══ Data provided ══

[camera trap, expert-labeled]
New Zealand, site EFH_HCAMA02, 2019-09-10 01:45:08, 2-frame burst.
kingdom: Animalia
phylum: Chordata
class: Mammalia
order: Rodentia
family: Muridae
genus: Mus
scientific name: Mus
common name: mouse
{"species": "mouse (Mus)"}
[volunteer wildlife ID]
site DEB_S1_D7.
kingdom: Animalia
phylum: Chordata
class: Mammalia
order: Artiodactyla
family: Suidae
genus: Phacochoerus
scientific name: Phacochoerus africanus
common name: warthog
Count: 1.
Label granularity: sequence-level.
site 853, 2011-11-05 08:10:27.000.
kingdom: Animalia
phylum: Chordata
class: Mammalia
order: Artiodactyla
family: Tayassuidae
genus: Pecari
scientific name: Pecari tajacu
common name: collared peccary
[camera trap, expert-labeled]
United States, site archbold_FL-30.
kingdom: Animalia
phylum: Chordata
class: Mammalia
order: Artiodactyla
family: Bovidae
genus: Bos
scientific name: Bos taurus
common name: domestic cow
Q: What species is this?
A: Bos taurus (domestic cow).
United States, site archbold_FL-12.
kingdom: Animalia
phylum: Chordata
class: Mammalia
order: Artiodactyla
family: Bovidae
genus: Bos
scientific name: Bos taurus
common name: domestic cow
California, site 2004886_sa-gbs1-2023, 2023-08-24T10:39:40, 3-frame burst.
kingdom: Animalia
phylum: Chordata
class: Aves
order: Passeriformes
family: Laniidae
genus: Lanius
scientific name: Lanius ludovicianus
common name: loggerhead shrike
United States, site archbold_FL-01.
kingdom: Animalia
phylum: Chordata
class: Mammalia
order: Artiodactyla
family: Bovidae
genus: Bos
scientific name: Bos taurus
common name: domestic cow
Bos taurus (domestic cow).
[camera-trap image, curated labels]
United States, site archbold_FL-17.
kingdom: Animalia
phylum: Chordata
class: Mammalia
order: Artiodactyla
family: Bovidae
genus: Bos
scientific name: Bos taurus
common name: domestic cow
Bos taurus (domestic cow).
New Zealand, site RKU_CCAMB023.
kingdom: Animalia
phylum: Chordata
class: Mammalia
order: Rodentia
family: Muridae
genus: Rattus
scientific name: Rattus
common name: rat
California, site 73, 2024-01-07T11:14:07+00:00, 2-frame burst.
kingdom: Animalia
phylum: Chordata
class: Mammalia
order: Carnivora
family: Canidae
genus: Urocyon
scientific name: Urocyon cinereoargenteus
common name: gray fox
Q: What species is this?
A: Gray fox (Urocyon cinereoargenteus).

═══

Take the entries and copy them out exactly.

→ Solution to this problem
[camera trap, expert-labeled]
New Zealand, site EFH_HCAMA02, 2019-09-10 01:45:08, 2-frame burst.
kingdom: Animalia
phylum: Chordata
class: Mammalia
order: Rodentia
family: Muridae
genus: Mus
scientific name: Mus
common name: mouse
{"species": "mouse (Mus)"}
[volunteer wildlife ID]
site DEB_S1_D7.
kingdom: Animalia
phylum: Chordata
class: Mammalia
order: Artiodactyla
family: Suidae
genus: Phacochoerus
scientific name: Phacochoerus africanus
common name: warthog
Count: 1.
Label granularity: sequence-level.
site 853, 2011-11-05 08:10:27.000.
kingdom: Animalia
phylum: Chordata
class: Mammalia
order: Artiodactyla
family: Tayassuidae
genus: Pecari
scientific name: Pecari tajacu
common name: collared peccary
[camera trap, expert-labeled]
United States, site archbold_FL-30.
kingdom: Animalia
phylum: Chordata
class: Mammalia
order: Artiodactyla
family: Bovidae
genus: Bos
scientific name: Bos taurus
common name: domestic cow
Q: What species is this?
A: Bos taurus (domestic cow).
United States, site archbold_FL-12.
kingdom: Animalia
phylum: Chordata
class: Mammalia
order: Artiodactyla
family: Bovidae
genus: Bos
scientific name: Bos taurus
common name: domestic cow
California, site 2004886_sa-gbs1-2023, 2023-08-24T10:39:40, 3-frame burst.
kingdom: Animalia
phylum: Chordata
class: Aves
order: Passeriformes
family: Laniidae
genus: Lanius
scientific name: Lanius ludovicianus
common name: loggerhead shrike
United States, site archbold_FL-01.
kingdom: Animalia
phylum: Chordata
class: Mammalia
order: Artiodactyla
family: Bovidae
genus: Bos
scientific name: Bos taurus
common name: domestic cow
Bos taurus (domestic cow).
[camera-trap image, curated labels]
United States, site archbold_FL-17.
kingdom: Animalia
phylum: Chordata
class: Mammalia
order: Artiodactyla
family: Bovidae
genus: Bos
scientific name: Bos taurus
common name: domestic cow
Bos taurus (domestic cow).
New Zealand, site RKU_CCAMB023.
kingdom: Animalia
phylum: Chordata
class: Mammalia
order: Rodentia
family: Muridae
genus: Rattus
scientific name: Rattus
common name: rat
California, site 73, 2024-01-07T11:14:07+00:00, 2-frame burst.
kingdom: Animalia
phylum: Chordata
class: Mammalia
order: Carnivora
family: Canidae
genus: Urocyon
scientific name: Urocyon cinereoargenteus
common name: gray fox
Q: What species is this?
A: Gray fox (Urocyon cinereoargenteus).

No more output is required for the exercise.